10 elective credit hours (5 classes) are required beyond the core courses.
This course examines entrepreneurship with a focus on the start-up process for high growth new ventures. Cases will be used and students will conduct a feasibility analysis of a new venture concept.
This advanced MBA course examines how firms obtain and sustain superior returns through the development and implementation of a competitive strategy at the business-unit level. We focus on strategies that develop and exploit two sources of superior returns: unique value-creating resources (e.g. patents, brand equity, operational capabilities) and powerful positions in markets and supply chains. The course is recommended for participants pursuing careers requiring the analysis and formulation of strategic directions for companies (general management, business development, consulting) or the assessment of long-term profit opportunities within an industry (e.g., investment banking, venture capital, private equity). Participants are expected to already be familiar with basic competitive strategy concepts and tools such as five-forces analysis, the value chain, and generic strategies. As an advanced course, the course presents a more analytical perspective of strategy, drawing for example from game theory.

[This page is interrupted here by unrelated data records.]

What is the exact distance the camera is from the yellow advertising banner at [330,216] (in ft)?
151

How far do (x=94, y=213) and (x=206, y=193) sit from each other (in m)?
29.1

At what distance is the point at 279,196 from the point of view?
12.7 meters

In recent years many firms have rediscovered manufacturing and operations as a potential source of strategic advantage. In general, these firms have sought to develop capabilities in operations which provide a sustainable advantage in the marketplace. In addition, successful firms have developed processes for understanding the cross-functional implications of product and process choices. In this course we will seek to understand the circumstances under which particular operating capabilities are most beneficial and how such capabilities can be developed so that operations can be exploited for competitive advantage.
This course provides an introduction regarding the business and strategy challenges faced by managers in our global economy, regardless of whether the firm is a small domestic company or a large multi-national. Major topics for the course include motivations and challenges of internationalization, international business fundamentals, foreign market entry strategies, organizing across countries, analyzing global industries, building competitive advantage in global industries, and the influence of culture and institutions.

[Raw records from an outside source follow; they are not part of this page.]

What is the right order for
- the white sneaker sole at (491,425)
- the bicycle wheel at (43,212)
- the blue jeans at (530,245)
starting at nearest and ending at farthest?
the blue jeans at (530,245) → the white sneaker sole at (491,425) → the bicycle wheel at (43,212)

One of the following courses may be counted:
In this course, the differences and similarities between service and manufacturing organizations will be analyzed. Specifically, the course examines how to identify hallmarks of superior service, manage capacity and demand for services, and improve service operations. The special characteristics of services require an interdisciplinary approach to analyzing operations. We draw on concepts from strategic management, management science and marketing to get insight into service characteristics. Recent offerings have included: Case Studies and Readings that Illustrate How to Manage Operations in Restaurants, Airlines and Hospitals Student Projects that Require a Service Audit of an Organization Computer Exercises on Queue Management.

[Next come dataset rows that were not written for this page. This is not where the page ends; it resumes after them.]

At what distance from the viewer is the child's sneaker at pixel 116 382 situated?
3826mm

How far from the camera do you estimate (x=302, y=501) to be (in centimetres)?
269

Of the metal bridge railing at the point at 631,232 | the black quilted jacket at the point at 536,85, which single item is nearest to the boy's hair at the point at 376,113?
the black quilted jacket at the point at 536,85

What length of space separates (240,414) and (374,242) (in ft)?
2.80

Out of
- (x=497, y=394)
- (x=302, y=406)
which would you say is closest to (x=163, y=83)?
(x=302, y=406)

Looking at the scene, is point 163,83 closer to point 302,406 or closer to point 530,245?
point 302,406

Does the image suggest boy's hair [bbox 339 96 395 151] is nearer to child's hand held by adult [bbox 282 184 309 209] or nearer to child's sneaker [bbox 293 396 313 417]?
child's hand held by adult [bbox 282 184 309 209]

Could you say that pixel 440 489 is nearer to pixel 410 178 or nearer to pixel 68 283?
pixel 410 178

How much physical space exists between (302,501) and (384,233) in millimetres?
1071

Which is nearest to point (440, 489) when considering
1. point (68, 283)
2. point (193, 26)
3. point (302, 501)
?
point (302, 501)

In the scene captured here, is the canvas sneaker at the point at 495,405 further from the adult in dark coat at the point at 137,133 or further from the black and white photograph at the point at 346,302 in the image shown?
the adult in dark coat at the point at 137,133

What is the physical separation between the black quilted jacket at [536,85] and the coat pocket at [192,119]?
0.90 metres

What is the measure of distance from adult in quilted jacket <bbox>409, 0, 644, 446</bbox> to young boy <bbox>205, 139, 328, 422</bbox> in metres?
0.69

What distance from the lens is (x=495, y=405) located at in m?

Successful managers now recognize that a critical source of competitive advantage often comes not from having an effective system for obtaining, mobilizing, and managing the organization’s human assets. This class is designed to deal with human issues from the perspective of the general manager. Learning experience will focus on (1) how to think systematically and strategically about aspects of managing the organization’s human assets and (2) what really needs to be done to implement these policies and to achieve competitive advantage through people. Specific issues encompass the implementation of strategy and the importance of aligning human resource practices (for example, career and reward systems, employee relations strategies) so they produce the skills and behaviors required to make a strategy work, HR practices in the context of organizational change, the development of high performance work systems, and management strategies in the context of important environmental influences and constraints. The class will discuss case materials concerning human resource management in major companies.
While not a requirement, you are also encouraged to undertake a strategic management consulting project in MGMT 69000: Management Projects.